The association between sleep duration and type 2 diabetes may come as a surprise to many of us, but this week we share a large study regarding this and what decreased sleep duration means for those of us monitoring patients for obesity-related complications such as type 2 diabetes. Rudnika et al. ( 10.1542/peds.2017-0338) share with us their cross-sectional analysis of more than 4500 multi-ethnic children in the United Kingdom who shared their time going to bed and getting up on a school day by self-report.
To validate such self-report, a subset of children also turned in sleep data using accelerometers. In addition, the investigators obtained fasting blood levels of lipids, insulin, glucose and hemoglobin A1C in association with their height, weight, blood pressures and other markers for diabetes and cardiovascular risk adjusting for potential confounders.

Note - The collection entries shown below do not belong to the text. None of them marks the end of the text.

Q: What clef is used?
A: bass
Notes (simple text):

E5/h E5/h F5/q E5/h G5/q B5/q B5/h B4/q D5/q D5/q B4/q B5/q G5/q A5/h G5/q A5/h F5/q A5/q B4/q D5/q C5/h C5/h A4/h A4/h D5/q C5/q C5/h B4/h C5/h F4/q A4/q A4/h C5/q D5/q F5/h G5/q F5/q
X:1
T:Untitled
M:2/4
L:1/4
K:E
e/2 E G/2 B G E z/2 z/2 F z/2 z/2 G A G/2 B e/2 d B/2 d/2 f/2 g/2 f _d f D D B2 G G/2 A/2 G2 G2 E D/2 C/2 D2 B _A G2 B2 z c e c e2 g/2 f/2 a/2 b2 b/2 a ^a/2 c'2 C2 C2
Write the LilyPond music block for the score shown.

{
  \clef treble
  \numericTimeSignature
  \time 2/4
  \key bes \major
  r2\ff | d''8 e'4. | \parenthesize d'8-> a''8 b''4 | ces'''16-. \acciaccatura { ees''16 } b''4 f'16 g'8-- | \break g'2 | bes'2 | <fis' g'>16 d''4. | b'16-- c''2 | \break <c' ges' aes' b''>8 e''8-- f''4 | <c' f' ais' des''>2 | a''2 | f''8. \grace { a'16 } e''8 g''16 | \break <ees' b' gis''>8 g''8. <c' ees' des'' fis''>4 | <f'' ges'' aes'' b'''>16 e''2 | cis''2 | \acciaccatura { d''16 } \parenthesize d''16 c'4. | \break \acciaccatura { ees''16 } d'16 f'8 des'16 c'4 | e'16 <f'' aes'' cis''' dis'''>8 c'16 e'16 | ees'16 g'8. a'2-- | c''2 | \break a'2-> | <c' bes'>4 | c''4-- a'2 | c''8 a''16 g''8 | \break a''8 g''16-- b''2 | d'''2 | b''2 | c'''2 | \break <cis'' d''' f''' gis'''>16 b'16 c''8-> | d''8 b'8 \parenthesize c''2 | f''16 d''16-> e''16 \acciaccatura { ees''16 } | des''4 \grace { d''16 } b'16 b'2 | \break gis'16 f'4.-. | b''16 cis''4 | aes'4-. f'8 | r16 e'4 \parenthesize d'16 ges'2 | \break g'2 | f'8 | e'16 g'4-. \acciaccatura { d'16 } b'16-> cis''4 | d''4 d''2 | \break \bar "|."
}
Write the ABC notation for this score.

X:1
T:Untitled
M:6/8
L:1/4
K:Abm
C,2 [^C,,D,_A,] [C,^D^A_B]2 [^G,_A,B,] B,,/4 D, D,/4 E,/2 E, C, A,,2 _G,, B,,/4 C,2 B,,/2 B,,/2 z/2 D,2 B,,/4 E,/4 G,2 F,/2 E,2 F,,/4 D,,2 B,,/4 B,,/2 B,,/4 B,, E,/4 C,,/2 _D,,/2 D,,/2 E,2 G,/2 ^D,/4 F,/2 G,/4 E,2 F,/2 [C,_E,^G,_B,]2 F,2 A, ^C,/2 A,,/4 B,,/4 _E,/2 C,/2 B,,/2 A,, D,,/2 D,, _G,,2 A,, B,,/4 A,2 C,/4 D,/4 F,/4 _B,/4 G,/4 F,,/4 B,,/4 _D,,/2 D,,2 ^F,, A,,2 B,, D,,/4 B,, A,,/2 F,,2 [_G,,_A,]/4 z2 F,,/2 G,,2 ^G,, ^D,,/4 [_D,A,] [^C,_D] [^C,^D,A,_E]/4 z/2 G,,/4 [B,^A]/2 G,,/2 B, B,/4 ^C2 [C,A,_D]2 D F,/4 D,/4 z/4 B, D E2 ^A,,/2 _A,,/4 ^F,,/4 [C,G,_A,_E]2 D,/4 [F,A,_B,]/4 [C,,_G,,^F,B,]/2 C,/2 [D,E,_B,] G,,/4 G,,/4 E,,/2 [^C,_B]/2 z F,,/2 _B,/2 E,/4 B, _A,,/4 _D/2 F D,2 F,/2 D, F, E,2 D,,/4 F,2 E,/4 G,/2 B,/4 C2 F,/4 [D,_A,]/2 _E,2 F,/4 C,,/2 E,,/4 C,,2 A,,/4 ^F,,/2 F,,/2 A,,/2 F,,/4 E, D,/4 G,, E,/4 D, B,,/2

The results are dramatic and show graded relationships between sleep duration, being overweight or obese and type 2 diabetes risk factors. While no cardiovascular risk factor was seen, there was an inverse relationship between sleep duration and risk markers for type 2 diabetes. This represents a new finding and raises perhaps more questions than answers such as whether or not increasing sleep duration can prevent the development of type 2 diabetes if a patient is obese.

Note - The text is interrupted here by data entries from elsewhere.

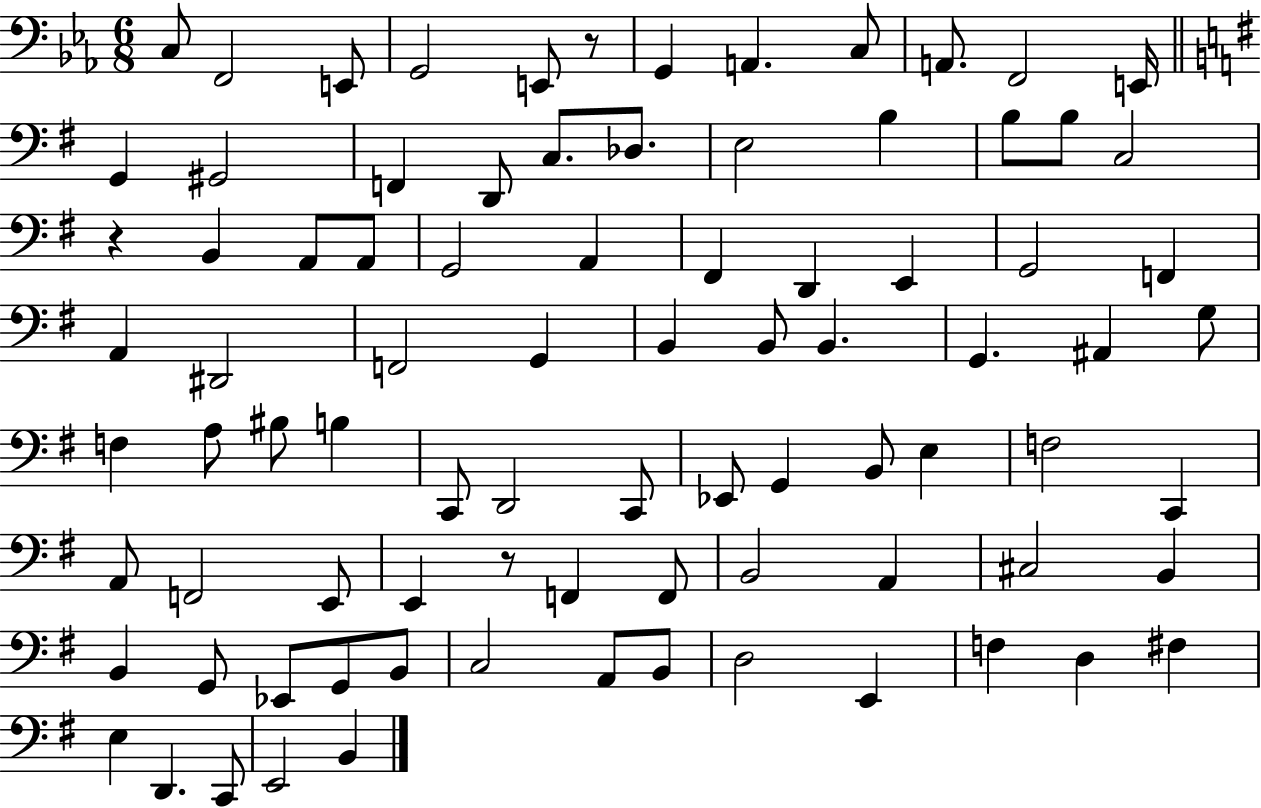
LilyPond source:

{
  \clef bass
  \numericTimeSignature
  \time 6/8
  \key ees \major
  c8 f,2 e,8 | g,2 e,8 r8 | g,4 a,4. c8 | a,8. f,2 e,16 | \break \bar "||" \break \key g \major g,4 gis,2 | f,4 d,8 c8. des8. | e2 b4 | b8 b8 c2 | \break r4 b,4 a,8 a,8 | g,2 a,4 | fis,4 d,4 e,4 | g,2 f,4 | \break a,4 dis,2 | f,2 g,4 | b,4 b,8 b,4. | g,4. ais,4 g8 | \break f4 a8 bis8 b4 | c,8 d,2 c,8 | ees,8 g,4 b,8 e4 | f2 c,4 | \break a,8 f,2 e,8 | e,4 r8 f,4 f,8 | b,2 a,4 | cis2 b,4 | \break b,4 g,8 ees,8 g,8 b,8 | c2 a,8 b,8 | d2 e,4 | f4 d4 fis4 | \break e4 d,4. c,8 | e,2 b,4 | \bar "|."
}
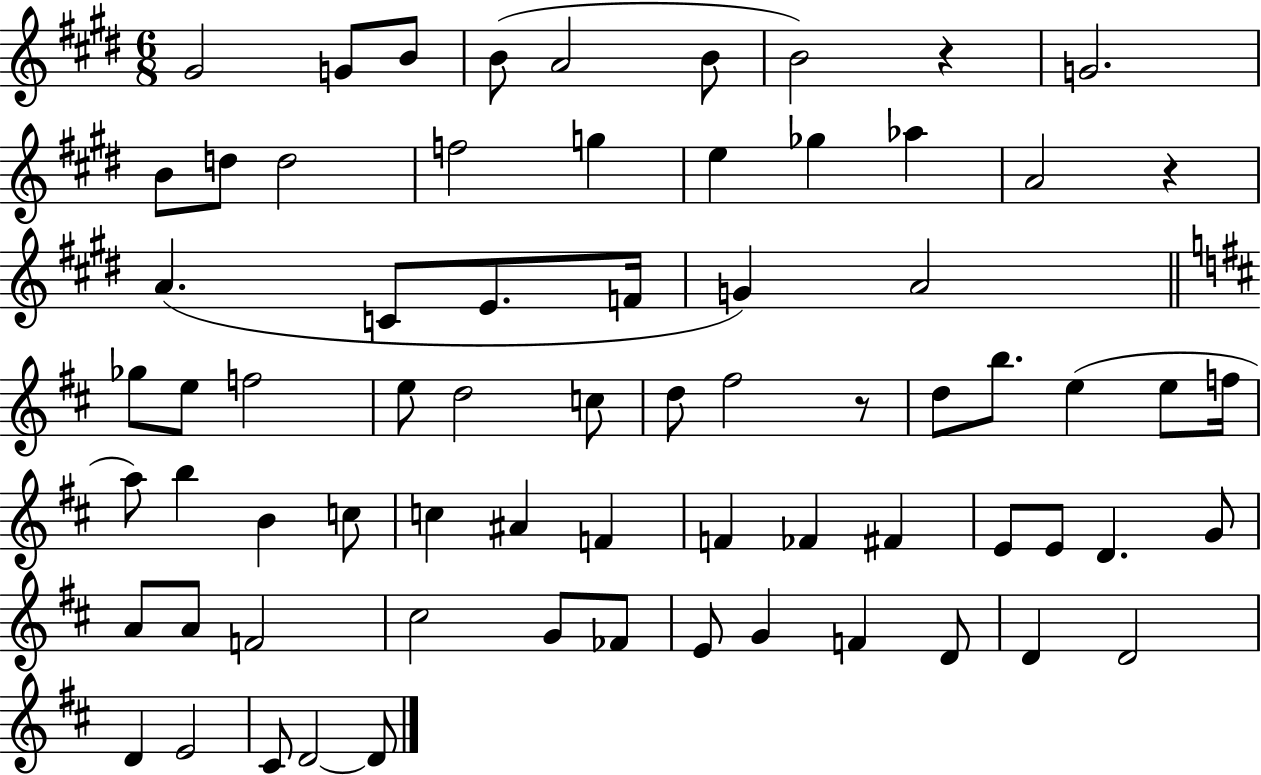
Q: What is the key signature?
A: E major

To shed further light on why this association might exist, we asked endocrinologists Dr. Nicole Glaser and Dennis Styne to weigh in with an accompanying commentary (10.1542/peds.2017-2015). They explore why these findings may be more than just being due to obese children being less active and less sleepy or staying up later to play video games. Neither the study nor commentary will put you to sleep when you think about this interesting association.